----- ФРАГМЕНТ ТЕКСТА
Если он ставит дату, – можно ручаться, что она неверна; если в предисловии к «Пармской обители» он рассказывает, что книга написана в 1830 году в расстоянии тысячи двухсот миль от Парижа, – значит, это шутовство, потому что на самом деле роман сочинен в 1839 году и притом в самом центре Парижа.
Он лжет всем и вся, и есть только один человек, которому он не лжет никогда, это он сам, в автобиографии он старается «откинуть всякий стыд, всякие опасения, давать самым неожиданным признаниям вырваться прежде, чем судья и цензор там, внутри, опомнится», «он сознательно жертвует красотой своих мемуаров ради искренности, искусством ради психологии».Писать художественные романы Стендаль начинает достаточно поздно, в сорок лет, для того, чтобы избавиться от скуки, ему меньше доступны развлечения, и надо же чем-то себя занять, и в этих романах он опять же изображает самого себя.
Стендаль <…> изображает страсти лишь затем, чтобы самому пережить их снова, более интенсивно и осознанно; он старается узнать человека лишь затем, чтобы лучше узнать самого себя…
И, наконец, высшая ступень – Толстой. Честно говоря, именно за эту часть я снизила книге оценку. Во-первых, мне кажется, что о русских, о России, надо писать как-то по другому, проще, стиль Цвейга для этого слишком вычурный.
И он «был первым» среди могущественных, богато и спокойно жил он в унаследованном доме. Его тело полно здоровья и силы, любимая им девушка стала его женой и родила ему тринадцать детей. Дело его рук и его души вросло в вечность и окружает его ореолом: благоговейно склоняются мужики в Ясной Поляне, когда могучий барин проносится мимо них на коне, благоговейно склоняется перед его рокочущей славой вселенная.
----------
ВОПРОСЫ:
• 1. В каком возрасте, согласно фрагменту о Стендале и Толстом, Стендаль начал писать художественные романы?
• 2. Продолжите фрагмент о Стендале и Толстом, начав сразу после его последнего предложения.
Приведённые далее данные никак не связаны с фрагментом о Стендале и Толстом.
----- ЗАПИСАННЫЕ ДАННЫЕ
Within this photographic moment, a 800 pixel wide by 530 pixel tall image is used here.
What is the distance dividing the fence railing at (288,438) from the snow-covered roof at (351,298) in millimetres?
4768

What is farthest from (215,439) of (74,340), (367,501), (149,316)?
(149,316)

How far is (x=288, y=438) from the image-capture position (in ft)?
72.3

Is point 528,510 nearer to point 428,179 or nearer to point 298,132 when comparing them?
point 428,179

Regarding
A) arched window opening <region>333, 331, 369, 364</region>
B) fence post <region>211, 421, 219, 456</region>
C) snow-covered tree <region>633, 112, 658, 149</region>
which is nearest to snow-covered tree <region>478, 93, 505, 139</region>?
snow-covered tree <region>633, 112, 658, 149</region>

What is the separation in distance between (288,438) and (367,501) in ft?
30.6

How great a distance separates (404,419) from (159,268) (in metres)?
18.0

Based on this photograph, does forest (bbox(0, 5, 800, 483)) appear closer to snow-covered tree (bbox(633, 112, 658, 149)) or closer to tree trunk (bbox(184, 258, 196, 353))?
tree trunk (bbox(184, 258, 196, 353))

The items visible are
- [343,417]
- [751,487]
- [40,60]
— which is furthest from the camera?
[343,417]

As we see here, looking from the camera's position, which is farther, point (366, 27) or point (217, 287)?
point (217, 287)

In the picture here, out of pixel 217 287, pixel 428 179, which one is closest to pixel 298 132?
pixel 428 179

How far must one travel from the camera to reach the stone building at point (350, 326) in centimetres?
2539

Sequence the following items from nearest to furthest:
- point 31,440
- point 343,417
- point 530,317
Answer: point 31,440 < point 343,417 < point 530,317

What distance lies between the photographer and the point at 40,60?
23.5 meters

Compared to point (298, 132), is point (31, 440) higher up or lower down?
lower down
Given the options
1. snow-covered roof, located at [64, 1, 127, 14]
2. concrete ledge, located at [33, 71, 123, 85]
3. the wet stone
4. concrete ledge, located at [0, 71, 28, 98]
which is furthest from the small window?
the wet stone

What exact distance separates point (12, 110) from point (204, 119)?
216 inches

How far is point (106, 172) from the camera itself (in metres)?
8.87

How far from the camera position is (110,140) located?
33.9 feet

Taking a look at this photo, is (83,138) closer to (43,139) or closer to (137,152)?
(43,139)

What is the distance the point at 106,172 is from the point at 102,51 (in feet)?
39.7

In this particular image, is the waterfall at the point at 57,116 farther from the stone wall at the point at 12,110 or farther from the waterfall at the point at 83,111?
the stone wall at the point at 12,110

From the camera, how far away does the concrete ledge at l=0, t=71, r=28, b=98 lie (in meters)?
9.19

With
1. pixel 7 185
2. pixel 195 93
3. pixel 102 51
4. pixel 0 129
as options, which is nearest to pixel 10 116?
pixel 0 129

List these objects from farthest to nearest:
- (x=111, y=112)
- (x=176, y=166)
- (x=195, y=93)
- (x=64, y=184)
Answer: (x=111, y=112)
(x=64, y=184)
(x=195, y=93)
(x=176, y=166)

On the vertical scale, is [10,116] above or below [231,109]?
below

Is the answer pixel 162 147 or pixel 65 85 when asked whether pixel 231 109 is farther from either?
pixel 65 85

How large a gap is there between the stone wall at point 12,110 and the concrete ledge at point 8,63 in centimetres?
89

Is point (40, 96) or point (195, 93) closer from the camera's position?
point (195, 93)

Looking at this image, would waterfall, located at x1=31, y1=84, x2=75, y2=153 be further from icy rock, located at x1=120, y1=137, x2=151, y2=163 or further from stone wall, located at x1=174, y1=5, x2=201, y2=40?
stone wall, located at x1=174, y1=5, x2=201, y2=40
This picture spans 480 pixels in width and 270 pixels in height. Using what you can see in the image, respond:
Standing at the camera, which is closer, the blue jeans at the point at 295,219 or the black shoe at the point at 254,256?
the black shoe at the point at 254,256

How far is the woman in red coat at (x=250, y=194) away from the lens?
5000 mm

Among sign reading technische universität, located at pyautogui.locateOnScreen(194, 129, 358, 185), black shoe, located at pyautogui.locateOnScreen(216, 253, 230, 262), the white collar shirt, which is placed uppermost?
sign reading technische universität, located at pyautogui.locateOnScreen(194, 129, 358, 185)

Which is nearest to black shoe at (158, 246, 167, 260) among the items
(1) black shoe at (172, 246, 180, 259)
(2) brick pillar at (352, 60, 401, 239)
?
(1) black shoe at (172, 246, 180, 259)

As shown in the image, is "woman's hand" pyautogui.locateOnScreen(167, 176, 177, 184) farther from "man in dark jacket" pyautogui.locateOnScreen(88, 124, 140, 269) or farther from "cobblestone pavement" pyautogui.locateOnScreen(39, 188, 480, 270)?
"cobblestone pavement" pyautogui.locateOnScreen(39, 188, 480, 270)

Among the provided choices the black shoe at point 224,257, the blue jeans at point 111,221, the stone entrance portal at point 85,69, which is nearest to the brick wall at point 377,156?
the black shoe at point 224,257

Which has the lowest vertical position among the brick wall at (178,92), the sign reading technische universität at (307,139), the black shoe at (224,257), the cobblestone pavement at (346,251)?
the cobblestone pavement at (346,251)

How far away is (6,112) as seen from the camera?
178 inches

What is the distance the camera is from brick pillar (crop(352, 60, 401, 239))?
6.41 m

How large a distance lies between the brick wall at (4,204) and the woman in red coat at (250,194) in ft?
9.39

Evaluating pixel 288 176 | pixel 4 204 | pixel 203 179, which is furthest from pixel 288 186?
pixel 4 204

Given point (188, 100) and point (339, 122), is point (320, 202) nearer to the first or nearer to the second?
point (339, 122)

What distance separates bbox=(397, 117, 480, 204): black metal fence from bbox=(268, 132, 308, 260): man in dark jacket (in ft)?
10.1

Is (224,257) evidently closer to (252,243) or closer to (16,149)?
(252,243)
----------
----- ЗАПИСАННЫЕ ДАННЫЕ
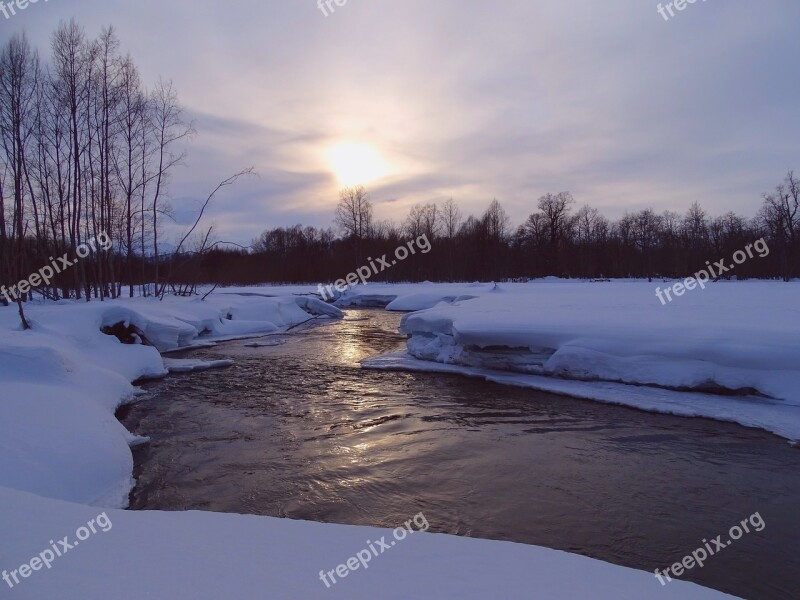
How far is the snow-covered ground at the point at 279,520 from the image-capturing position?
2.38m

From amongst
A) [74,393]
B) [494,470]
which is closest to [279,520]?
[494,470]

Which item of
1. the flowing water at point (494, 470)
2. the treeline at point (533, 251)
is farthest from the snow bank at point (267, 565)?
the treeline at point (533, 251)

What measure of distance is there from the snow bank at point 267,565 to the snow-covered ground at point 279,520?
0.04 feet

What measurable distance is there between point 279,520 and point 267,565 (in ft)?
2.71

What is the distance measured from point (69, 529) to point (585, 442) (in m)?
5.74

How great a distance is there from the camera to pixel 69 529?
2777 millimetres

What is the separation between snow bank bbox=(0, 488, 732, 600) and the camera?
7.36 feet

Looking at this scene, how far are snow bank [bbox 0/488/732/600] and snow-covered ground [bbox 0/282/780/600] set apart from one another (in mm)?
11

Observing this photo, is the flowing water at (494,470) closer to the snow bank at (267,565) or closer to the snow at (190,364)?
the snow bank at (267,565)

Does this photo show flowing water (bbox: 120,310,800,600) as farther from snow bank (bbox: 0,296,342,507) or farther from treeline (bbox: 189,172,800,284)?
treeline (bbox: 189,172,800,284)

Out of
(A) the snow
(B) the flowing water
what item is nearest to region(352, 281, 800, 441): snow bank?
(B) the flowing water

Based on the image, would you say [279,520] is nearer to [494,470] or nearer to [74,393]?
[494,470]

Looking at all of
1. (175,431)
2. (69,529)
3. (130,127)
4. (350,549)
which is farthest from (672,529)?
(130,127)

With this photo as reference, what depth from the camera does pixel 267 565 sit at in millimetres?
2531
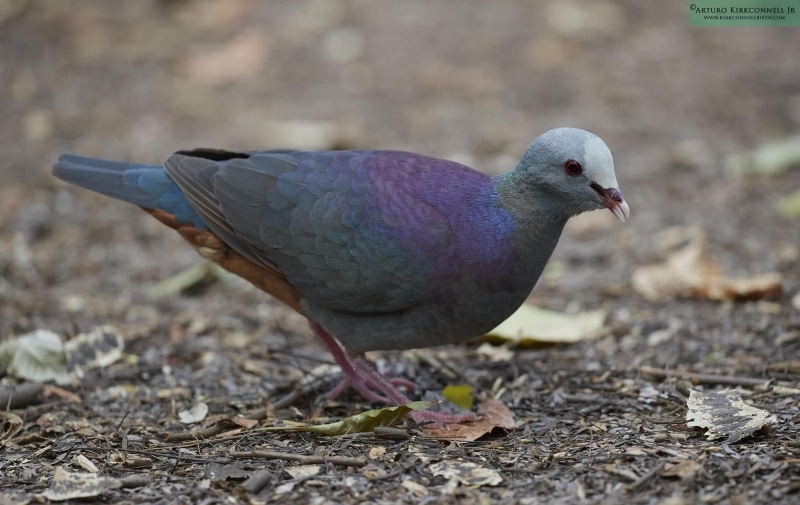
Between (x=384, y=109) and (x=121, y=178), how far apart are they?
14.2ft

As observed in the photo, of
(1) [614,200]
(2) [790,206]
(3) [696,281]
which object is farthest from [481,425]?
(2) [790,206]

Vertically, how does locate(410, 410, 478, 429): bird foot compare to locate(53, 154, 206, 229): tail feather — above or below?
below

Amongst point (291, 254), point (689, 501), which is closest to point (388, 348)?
----------
ОТВЕТЫ ПО ПОРЯДКУ:
• 1. В сорок лет.

• 2.
Во-вторых, некоторые высказывания меня просто покоробили. Читая, например, не самое приятное описание внешности Толстого, а потом такие строки опять о нем же: «обыденном русском лице, за которым можно предположить решительно все, кроме одухотворенности, поэзии, творчества», и затем «с таким анонимным общерусским лицом можно председательствовать за министерским столом так же, как и пьянствовать в притоне бродяг, продавать на рынке булки или в шелковом облачении митрополита осенять крестом коленопреклоненную толпу», как-то обидно за Россию становится. А потом еще и за женщин, оказывается у женщин «явление полового кризиса проявляется грубее и клиничнее», чем у «мужчин, носящий более духовный характер». Но, возвращаясь к Толстому, Цвейг вознес его на высшую ступень по двум причинам, первая заключается в том, что во всех произведениях, в течение всей своей жизни, Толстой обязательно изображал себя, причем каждый раз он изображал себя новым, таким, каким был на этот момент своей жизни. И это изображение «несравнимо с однократным самоизображением Казановы или фрагментарным – Стендаля: как тень за телом, так Толстой бежит за своими образами». Но помимо этого «лишь изобразительного ряда» Толстой с 19 лет ведет дневник, где оценивает и безжалостно казнит самого себя, это и является второй причиной, его самоизображение становится морально-этическим.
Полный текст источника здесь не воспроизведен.